_Task requirements_: From first line to last, output the records below exactly.
━━ Task input
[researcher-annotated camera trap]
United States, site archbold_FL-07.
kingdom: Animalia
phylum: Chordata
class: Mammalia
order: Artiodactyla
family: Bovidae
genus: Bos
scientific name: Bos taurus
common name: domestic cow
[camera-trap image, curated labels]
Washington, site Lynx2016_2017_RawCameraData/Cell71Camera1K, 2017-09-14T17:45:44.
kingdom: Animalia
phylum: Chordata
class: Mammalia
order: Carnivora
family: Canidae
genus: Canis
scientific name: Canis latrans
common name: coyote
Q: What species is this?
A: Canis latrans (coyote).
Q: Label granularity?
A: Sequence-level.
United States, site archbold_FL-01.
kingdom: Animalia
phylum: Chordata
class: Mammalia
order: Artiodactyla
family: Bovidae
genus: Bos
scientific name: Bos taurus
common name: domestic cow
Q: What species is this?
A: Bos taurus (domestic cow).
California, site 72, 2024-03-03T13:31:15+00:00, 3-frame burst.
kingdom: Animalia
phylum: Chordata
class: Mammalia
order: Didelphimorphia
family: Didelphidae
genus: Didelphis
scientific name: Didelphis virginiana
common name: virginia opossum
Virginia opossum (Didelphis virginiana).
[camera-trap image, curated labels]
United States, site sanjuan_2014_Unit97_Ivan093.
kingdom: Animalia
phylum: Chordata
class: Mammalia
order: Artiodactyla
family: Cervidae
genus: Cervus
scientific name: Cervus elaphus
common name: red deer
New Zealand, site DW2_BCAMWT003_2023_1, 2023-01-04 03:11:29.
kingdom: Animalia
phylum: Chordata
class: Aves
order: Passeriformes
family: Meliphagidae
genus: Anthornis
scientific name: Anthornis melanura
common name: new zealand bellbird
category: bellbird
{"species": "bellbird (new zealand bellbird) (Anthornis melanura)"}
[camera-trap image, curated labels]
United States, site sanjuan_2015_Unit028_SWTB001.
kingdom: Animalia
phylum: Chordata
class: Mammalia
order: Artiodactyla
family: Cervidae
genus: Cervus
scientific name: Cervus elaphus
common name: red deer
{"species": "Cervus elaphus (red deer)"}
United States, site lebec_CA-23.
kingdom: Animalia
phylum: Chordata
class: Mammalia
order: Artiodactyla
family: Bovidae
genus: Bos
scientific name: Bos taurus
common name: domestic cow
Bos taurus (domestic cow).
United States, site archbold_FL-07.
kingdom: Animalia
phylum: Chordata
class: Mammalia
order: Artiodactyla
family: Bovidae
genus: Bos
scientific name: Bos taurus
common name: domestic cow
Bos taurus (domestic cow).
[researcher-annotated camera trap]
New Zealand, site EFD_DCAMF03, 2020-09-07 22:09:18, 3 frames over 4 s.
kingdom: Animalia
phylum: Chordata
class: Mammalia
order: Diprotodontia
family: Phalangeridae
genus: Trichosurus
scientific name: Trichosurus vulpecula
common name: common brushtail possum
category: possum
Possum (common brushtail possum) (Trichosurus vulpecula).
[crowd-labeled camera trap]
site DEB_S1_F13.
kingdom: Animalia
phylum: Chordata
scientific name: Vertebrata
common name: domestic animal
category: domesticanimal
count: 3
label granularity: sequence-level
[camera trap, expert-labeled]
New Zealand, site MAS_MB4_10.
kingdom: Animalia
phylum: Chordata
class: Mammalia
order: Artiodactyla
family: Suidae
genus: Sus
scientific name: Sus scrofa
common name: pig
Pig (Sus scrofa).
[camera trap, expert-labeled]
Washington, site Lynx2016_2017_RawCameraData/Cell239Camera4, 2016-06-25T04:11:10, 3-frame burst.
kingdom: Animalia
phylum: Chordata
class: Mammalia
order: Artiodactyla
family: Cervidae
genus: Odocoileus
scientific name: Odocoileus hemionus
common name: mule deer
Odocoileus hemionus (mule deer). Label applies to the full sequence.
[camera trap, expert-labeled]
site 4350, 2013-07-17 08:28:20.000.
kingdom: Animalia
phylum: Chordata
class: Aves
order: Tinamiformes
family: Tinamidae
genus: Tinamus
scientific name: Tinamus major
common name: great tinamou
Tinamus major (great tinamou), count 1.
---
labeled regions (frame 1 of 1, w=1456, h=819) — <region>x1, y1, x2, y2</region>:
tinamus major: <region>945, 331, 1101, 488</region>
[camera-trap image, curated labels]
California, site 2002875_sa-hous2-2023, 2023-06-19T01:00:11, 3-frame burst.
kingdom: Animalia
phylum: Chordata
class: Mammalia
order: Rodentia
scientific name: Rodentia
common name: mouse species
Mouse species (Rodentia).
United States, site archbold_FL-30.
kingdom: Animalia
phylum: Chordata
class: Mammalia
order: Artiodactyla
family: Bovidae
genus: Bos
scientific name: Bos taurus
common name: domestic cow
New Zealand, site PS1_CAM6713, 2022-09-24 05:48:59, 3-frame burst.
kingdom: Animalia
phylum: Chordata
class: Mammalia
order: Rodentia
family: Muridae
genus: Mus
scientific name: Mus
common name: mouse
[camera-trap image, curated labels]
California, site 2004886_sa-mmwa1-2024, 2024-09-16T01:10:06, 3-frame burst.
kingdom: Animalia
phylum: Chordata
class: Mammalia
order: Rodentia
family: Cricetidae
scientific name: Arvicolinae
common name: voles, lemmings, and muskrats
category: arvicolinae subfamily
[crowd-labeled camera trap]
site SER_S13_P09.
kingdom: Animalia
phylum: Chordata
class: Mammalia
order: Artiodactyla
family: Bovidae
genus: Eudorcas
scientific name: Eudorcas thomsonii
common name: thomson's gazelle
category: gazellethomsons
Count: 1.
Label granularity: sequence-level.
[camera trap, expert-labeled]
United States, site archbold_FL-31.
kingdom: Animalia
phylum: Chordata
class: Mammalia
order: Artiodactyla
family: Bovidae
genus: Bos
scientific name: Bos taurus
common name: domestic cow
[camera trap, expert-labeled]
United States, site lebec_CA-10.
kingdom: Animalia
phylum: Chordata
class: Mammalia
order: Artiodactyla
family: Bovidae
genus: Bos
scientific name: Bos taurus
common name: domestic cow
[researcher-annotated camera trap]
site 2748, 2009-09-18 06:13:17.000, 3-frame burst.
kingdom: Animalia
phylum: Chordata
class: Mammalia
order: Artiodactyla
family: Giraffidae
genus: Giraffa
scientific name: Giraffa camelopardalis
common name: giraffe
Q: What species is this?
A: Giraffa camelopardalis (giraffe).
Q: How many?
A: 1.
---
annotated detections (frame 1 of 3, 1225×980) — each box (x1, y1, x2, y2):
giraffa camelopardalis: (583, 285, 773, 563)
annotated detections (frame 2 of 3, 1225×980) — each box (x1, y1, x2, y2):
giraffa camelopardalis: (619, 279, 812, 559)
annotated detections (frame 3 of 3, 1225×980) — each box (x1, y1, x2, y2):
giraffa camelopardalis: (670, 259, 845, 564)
━━━━
_Exercise response_:
[researcher-annotated camera trap]
United States, site archbold_FL-07.
kingdom: Animalia
phylum: Chordata
class: Mammalia
order: Artiodactyla
family: Bovidae
genus: Bos
scientific name: Bos taurus
common name: domestic cow
[camera-trap image, curated labels]
Washington, site Lynx2016_2017_RawCameraData/Cell71Camera1K, 2017-09-14T17:45:44.
kingdom: Animalia
phylum: Chordata
class: Mammalia
order: Carnivora
family: Canidae
genus: Canis
scientific name: Canis latrans
common name: coyote
Q: What species is this?
A: Canis latrans (coyote).
Q: Label granularity?
A: Sequence-level.
United States, site archbold_FL-01.
kingdom: Animalia
phylum: Chordata
class: Mammalia
order: Artiodactyla
family: Bovidae
genus: Bos
scientific name: Bos taurus
common name: domestic cow
Q: What species is this?
A: Bos taurus (domestic cow).
California, site 72, 2024-03-03T13:31:15+00:00, 3-frame burst.
kingdom: Animalia
phylum: Chordata
class: Mammalia
order: Didelphimorphia
family: Didelphidae
genus: Didelphis
scientific name: Didelphis virginiana
common name: virginia opossum
Virginia opossum (Didelphis virginiana).
[camera-trap image, curated labels]
United States, site sanjuan_2014_Unit97_Ivan093.
kingdom: Animalia
phylum: Chordata
class: Mammalia
order: Artiodactyla
family: Cervidae
genus: Cervus
scientific name: Cervus elaphus
common name: red deer
New Zealand, site DW2_BCAMWT003_2023_1, 2023-01-04 03:11:29.
kingdom: Animalia
phylum: Chordata
class: Aves
order: Passeriformes
family: Meliphagidae
genus: Anthornis
scientific name: Anthornis melanura
common name: new zealand bellbird
category: bellbird
{"species": "bellbird (new zealand bellbird) (Anthornis melanura)"}
[camera-trap image, curated labels]
United States, site sanjuan_2015_Unit028_SWTB001.
kingdom: Animalia
phylum: Chordata
class: Mammalia
order: Artiodactyla
family: Cervidae
genus: Cervus
scientific name: Cervus elaphus
common name: red deer
{"species": "Cervus elaphus (red deer)"}
United States, site lebec_CA-23.
kingdom: Animalia
phylum: Chordata
class: Mammalia
order: Artiodactyla
family: Bovidae
genus: Bos
scientific name: Bos taurus
common name: domestic cow
Bos taurus (domestic cow).
United States, site archbold_FL-07.
kingdom: Animalia
phylum: Chordata
class: Mammalia
order: Artiodactyla
family: Bovidae
genus: Bos
scientific name: Bos taurus
common name: domestic cow
Bos taurus (domestic cow).
[researcher-annotated camera trap]
New Zealand, site EFD_DCAMF03, 2020-09-07 22:09:18, 3 frames over 4 s.
kingdom: Animalia
phylum: Chordata
class: Mammalia
order: Diprotodontia
family: Phalangeridae
genus: Trichosurus
scientific name: Trichosurus vulpecula
common name: common brushtail possum
category: possum
Possum (common brushtail possum) (Trichosurus vulpecula).
[crowd-labeled camera trap]
site DEB_S1_F13.
kingdom: Animalia
phylum: Chordata
scientific name: Vertebrata
common name: domestic animal
category: domesticanimal
count: 3
label granularity: sequence-level
[camera trap, expert-labeled]
New Zealand, site MAS_MB4_10.
kingdom: Animalia
phylum: Chordata
class: Mammalia
order: Artiodactyla
family: Suidae
genus: Sus
scientific name: Sus scrofa
common name: pig
Pig (Sus scrofa).
[camera trap, expert-labeled]
Washington, site Lynx2016_2017_RawCameraData/Cell239Camera4, 2016-06-25T04:11:10, 3-frame burst.
kingdom: Animalia
phylum: Chordata
class: Mammalia
order: Artiodactyla
family: Cervidae
genus: Odocoileus
scientific name: Odocoileus hemionus
common name: mule deer
Odocoileus hemionus (mule deer). Label applies to the full sequence.
[camera trap, expert-labeled]
site 4350, 2013-07-17 08:28:20.000.
kingdom: Animalia
phylum: Chordata
class: Aves
order: Tinamiformes
family: Tinamidae
genus: Tinamus
scientific name: Tinamus major
common name: great tinamou
Tinamus major (great tinamou), count 1.
---
labeled regions (frame 1 of 1, w=1456, h=819) — <region>x1, y1, x2, y2</region>:
tinamus major: <region>945, 331, 1101, 488</region>
[camera-trap image, curated labels]
California, site 2002875_sa-hous2-2023, 2023-06-19T01:00:11, 3-frame burst.
kingdom: Animalia
phylum: Chordata
class: Mammalia
order: Rodentia
scientific name: Rodentia
common name: mouse species
Mouse species (Rodentia).
United States, site archbold_FL-30.
kingdom: Animalia
phylum: Chordata
class: Mammalia
order: Artiodactyla
family: Bovidae
genus: Bos
scientific name: Bos taurus
common name: domestic cow
New Zealand, site PS1_CAM6713, 2022-09-24 05:48:59, 3-frame burst.
kingdom: Animalia
phylum: Chordata
class: Mammalia
order: Rodentia
family: Muridae
genus: Mus
scientific name: Mus
common name: mouse
[camera-trap image, curated labels]
California, site 2004886_sa-mmwa1-2024, 2024-09-16T01:10:06, 3-frame burst.
kingdom: Animalia
phylum: Chordata
class: Mammalia
order: Rodentia
family: Cricetidae
scientific name: Arvicolinae
common name: voles, lemmings, and muskrats
category: arvicolinae subfamily
[crowd-labeled camera trap]
site SER_S13_P09.
kingdom: Animalia
phylum: Chordata
class: Mammalia
order: Artiodactyla
family: Bovidae
genus: Eudorcas
scientific name: Eudorcas thomsonii
common name: thomson's gazelle
category: gazellethomsons
Count: 1.
Label granularity: sequence-level.
[camera trap, expert-labeled]
United States, site archbold_FL-31.
kingdom: Animalia
phylum: Chordata
class: Mammalia
order: Artiodactyla
family: Bovidae
genus: Bos
scientific name: Bos taurus
common name: domestic cow
[camera trap, expert-labeled]
United States, site lebec_CA-10.
kingdom: Animalia
phylum: Chordata
class: Mammalia
order: Artiodactyla
family: Bovidae
genus: Bos
scientific name: Bos taurus
common name: domestic cow
[researcher-annotated camera trap]
site 2748, 2009-09-18 06:13:17.000, 3-frame burst.
kingdom: Animalia
phylum: Chordata
class: Mammalia
order: Artiodactyla
family: Giraffidae
genus: Giraffa
scientific name: Giraffa camelopardalis
common name: giraffe
Q: What species is this?
A: Giraffa camelopardalis (giraffe).
Q: How many?
A: 1.
---
annotated detections (frame 1 of 3, 1225×980) — each box (x1, y1, x2, y2):
giraffa camelopardalis: (583, 285, 773, 563)
annotated detections (frame 2 of 3, 1225×980) — each box (x1, y1, x2, y2):
giraffa camelopardalis: (619, 279, 812, 559)
annotated detections (frame 3 of 3, 1225×980) — each box (x1, y1, x2, y2):
giraffa camelopardalis: (670, 259, 845, 564)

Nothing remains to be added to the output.